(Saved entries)
^^^^^^^^
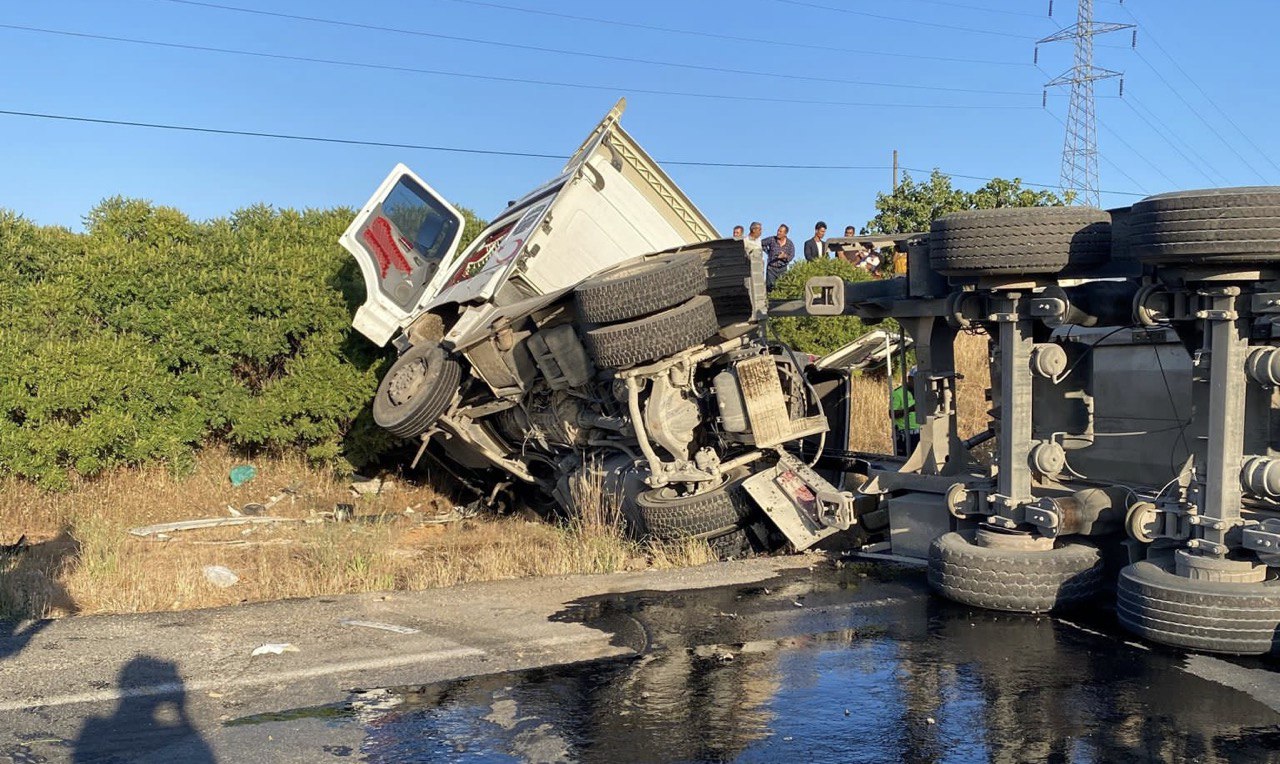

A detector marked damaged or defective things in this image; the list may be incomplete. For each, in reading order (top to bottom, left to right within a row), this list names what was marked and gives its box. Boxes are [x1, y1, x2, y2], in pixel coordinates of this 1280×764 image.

overturned truck [340, 103, 1280, 656]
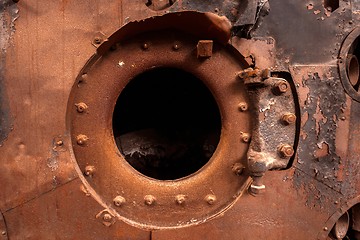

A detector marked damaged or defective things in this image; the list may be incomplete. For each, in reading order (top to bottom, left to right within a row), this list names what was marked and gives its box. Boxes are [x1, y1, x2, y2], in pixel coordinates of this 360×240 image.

rusty porthole [112, 67, 221, 180]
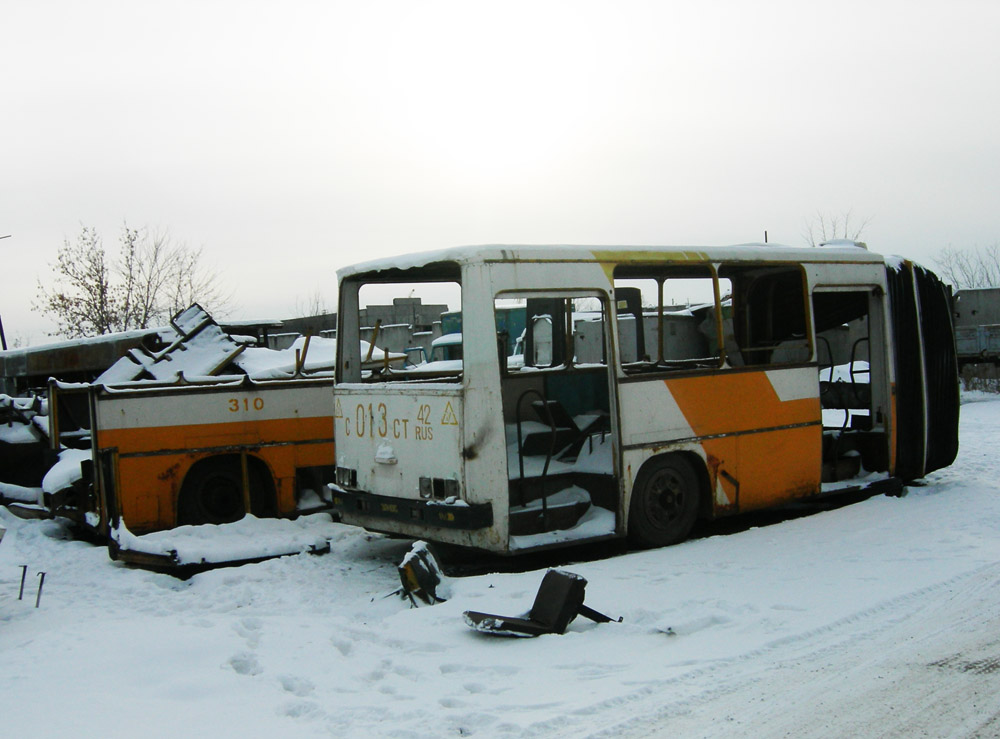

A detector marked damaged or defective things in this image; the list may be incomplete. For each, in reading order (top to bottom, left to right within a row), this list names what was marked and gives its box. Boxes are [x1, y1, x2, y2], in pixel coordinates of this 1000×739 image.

wrecked bus [328, 243, 960, 556]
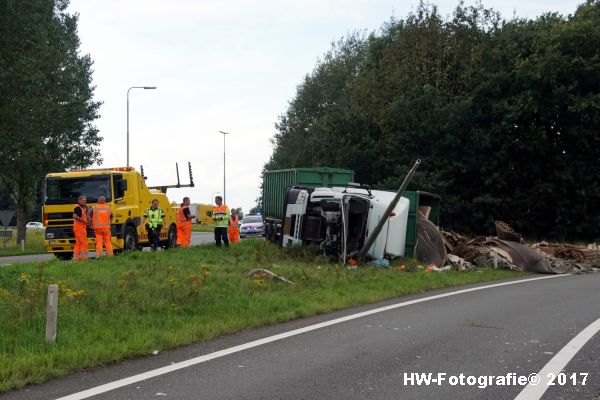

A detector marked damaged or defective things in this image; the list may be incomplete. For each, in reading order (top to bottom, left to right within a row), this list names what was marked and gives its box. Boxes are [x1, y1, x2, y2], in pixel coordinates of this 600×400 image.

overturned white truck [264, 161, 446, 264]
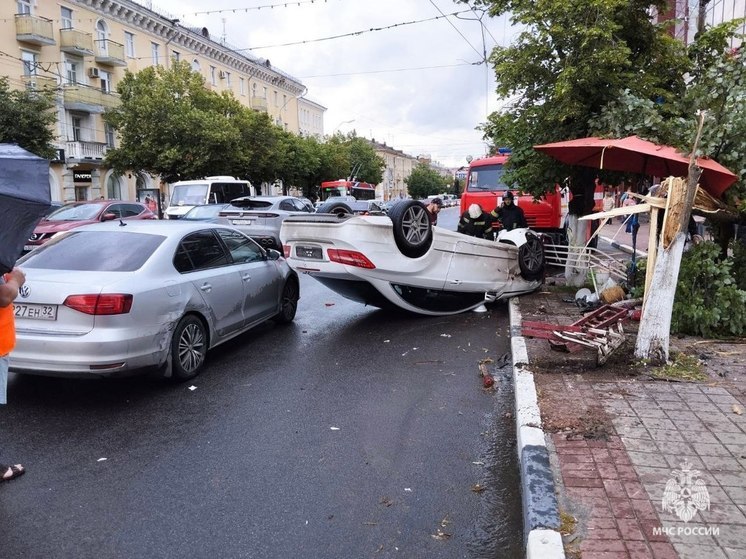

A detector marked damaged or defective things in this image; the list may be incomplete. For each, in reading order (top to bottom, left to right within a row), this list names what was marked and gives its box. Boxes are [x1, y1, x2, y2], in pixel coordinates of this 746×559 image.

overturned white car [280, 200, 540, 316]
^^^^^^^^
### WHAT THIS TASK INVOLVES
Would you output the lines from the one that contains "this 746×559 image." to the end of the data, both ends included, exactly as they appear?

### RESULT OF THE EXERCISE
A detector marked damaged or defective things in this image; the list may be incomplete. For each, in reading order (top to bottom, left to right within a row), this list names what was marked and gives its box. Boxes are [x1, y1, x2, y2], in pixel coordinates of this 746×559 image.

overturned white car [280, 200, 540, 316]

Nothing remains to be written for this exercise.